The Liam Colgan Fund was set up in 2020 in memory of a talented young, Inverness-based singer-songwriter whose disappearance and untimely demise in Hamburg in 2018 attracted national publicity.
Our aim was to assist and support other young people in the H&I, like Liam, to acquire the knowledge and skills necessary to build a career in music whether on the creative, production or business side.
Outside of the Highlands and Islands of Scotland, most people associate the region as a tourist destination with stunning scenery. However, this has always been a place that inspires artists and music remains a major part of the creative arts sector in the region.
The live music scene in particular is vibrant, exemplified not only by the world-class centres of excellence in traditional music, but the abundance of music festivals set in some of the most spectacular locations to be found anywhere.
Aspiring young people living in remote rural areas like the Highlands, whilst as keen as any to get into the music industry, face particular challenges and barriers, lacking access to the training and support infrastructure more readily available to their urban peers.
From the outset, it was our aim to explore ways to address this issue. Since our launch in 2020 we’ve been active. We released a charity album to mark our launch and raise funds, organised workshops for young songwriters, sought the views of young people on where funds should be best spent, created awards for local musicians and sponsored a local music festival to showcase local talent.

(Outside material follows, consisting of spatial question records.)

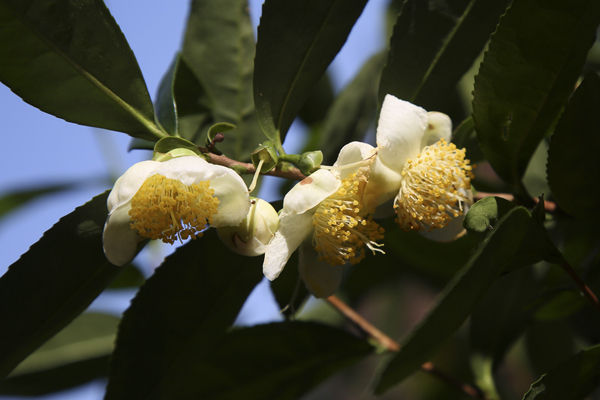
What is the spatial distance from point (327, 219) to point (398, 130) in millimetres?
147

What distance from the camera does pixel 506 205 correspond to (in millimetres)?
838

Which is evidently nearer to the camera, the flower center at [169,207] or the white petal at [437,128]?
the flower center at [169,207]

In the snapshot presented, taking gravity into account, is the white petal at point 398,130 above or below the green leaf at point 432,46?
below

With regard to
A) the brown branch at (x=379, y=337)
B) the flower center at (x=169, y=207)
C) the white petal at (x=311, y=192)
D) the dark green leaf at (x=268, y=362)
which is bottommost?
the dark green leaf at (x=268, y=362)

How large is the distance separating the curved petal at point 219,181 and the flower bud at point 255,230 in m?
0.01

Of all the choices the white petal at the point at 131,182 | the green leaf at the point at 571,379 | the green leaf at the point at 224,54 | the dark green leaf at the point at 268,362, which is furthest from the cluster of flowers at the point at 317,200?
the green leaf at the point at 224,54

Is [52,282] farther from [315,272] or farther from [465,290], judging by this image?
[465,290]

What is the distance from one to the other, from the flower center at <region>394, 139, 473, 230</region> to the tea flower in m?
0.05

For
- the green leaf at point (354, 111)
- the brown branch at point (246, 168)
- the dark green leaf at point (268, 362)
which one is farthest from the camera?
the green leaf at point (354, 111)

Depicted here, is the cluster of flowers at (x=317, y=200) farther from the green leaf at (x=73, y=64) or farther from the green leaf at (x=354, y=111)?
the green leaf at (x=354, y=111)

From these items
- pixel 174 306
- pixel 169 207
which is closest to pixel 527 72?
pixel 169 207

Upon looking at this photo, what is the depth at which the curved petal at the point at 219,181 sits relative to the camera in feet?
2.48

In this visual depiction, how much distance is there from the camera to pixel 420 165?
2.89 feet

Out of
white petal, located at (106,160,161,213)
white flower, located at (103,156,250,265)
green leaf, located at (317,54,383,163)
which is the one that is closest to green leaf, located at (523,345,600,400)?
white flower, located at (103,156,250,265)
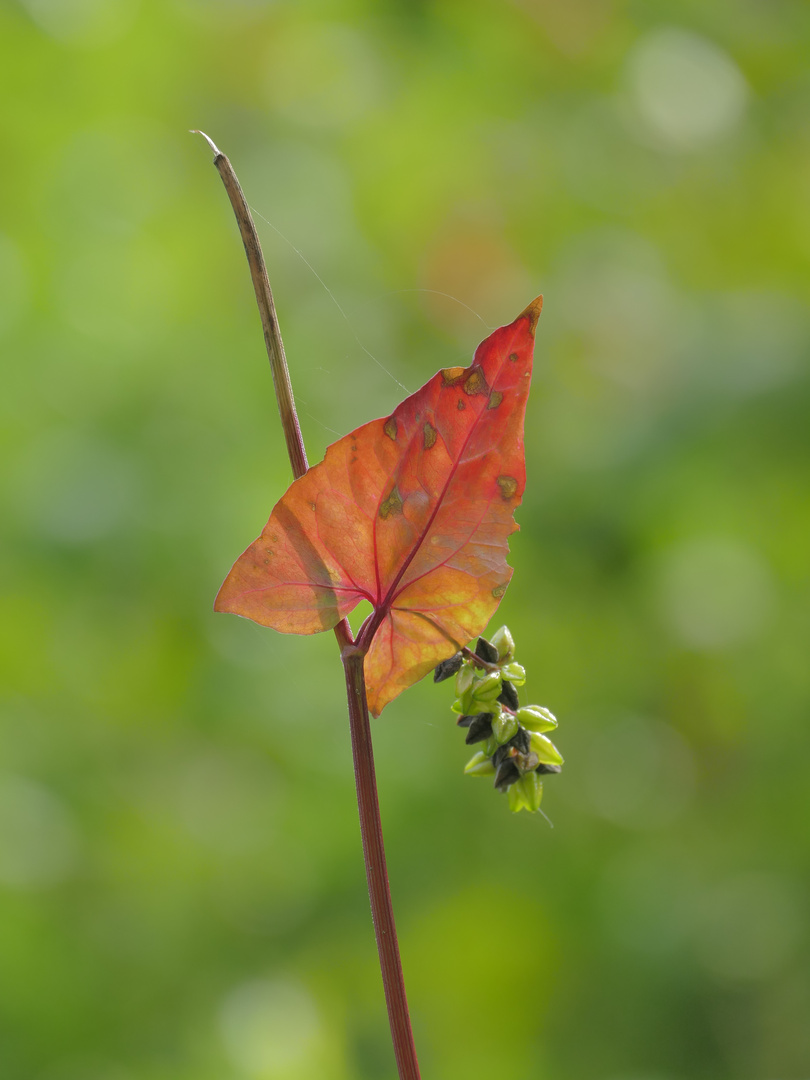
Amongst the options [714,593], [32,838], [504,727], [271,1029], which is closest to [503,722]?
[504,727]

We’ve also set up a Friends Of The Liam Colgan Music Fund group, organised fund-raising events and have been fortunate in securing much-needed donations.
We place particular importance in partnering with others involved in youth music and have a close working relationship with the University of the Highlands and Islands (UHI), providing work experience opportunities and placements for graduate students. The university has reciprocated with students helping to create a promotional video and a social media marketing campaign for our charity album, whilst the university’s data science department has assisted in analysing the Fund’s young musicians’ survey data.
"Youth music initiatives in rural areas have a role to play in linking directly into the music industry’s talent pipeline"
Our link to the BRIT Trust began in 2021 through another initiative we helped launch following an approach from Roz Preston, widow of the late John Preston, former chairman of the BPI. Roz wanted help to set up a memorial fund here in the Highlands, in John’s memory.
Reflecting John’s distinguished career as a highly successful music business executive, committed to finding and supporting emerging talent, we helped establish two annual music graduate awards - the John Preston Music Business Award and the John Preston International Music Award at the university, and we continue to manage this fund on Roz’s behalf. More recently we helped establish a hardship fund for local music students struggling in the face of the economic crisis.
The welcome receipt of a donation from the BRIT Trust spurred us into refocusing on our educational and training role. This in turn has led to our current project, one of the most interesting and exciting we have organised to date, and more closely aligned with the original aims and remit of the Fund.
In June next month we are piloting a one-day training workshop titled Setting The Stage’. It is for young people (16-26 years) who are interested in getting into the world of live events as a technician or event organiser. We’re bringing together industry professionals in sound, lighting and event production with around 20-plus trainees at a full scale ‘mock’ music event, jokingly described as the biggest gig in Scotland without an audience being invited!.
The trainees, working under supervision in a controlled environment, will get hands-on experience with live bands/artists attending throughout the day to do soundchecks for the trainees who, without the pressures of a live audience, will get a real grounding and insight into the various aspects of live music production.
Equally importantly, this event will enable young technicians to meet and network with local artists/bands and production companies, many of whom struggle to recruit additional staff to help out during the busy music festivals season in the H&I.
Places for this pilot event were filled within a week of being advertised and, if this multi-stakeholder approach to training proves successful, we plan to introduce further events. We see projects such as this, not only contributing to the local services infrastructure which is so important in supporting the live music sector in the H&I, but one example of how youth music initiatives in rural areas also have a role to play in linking directly into the music industry’s talent pipeline.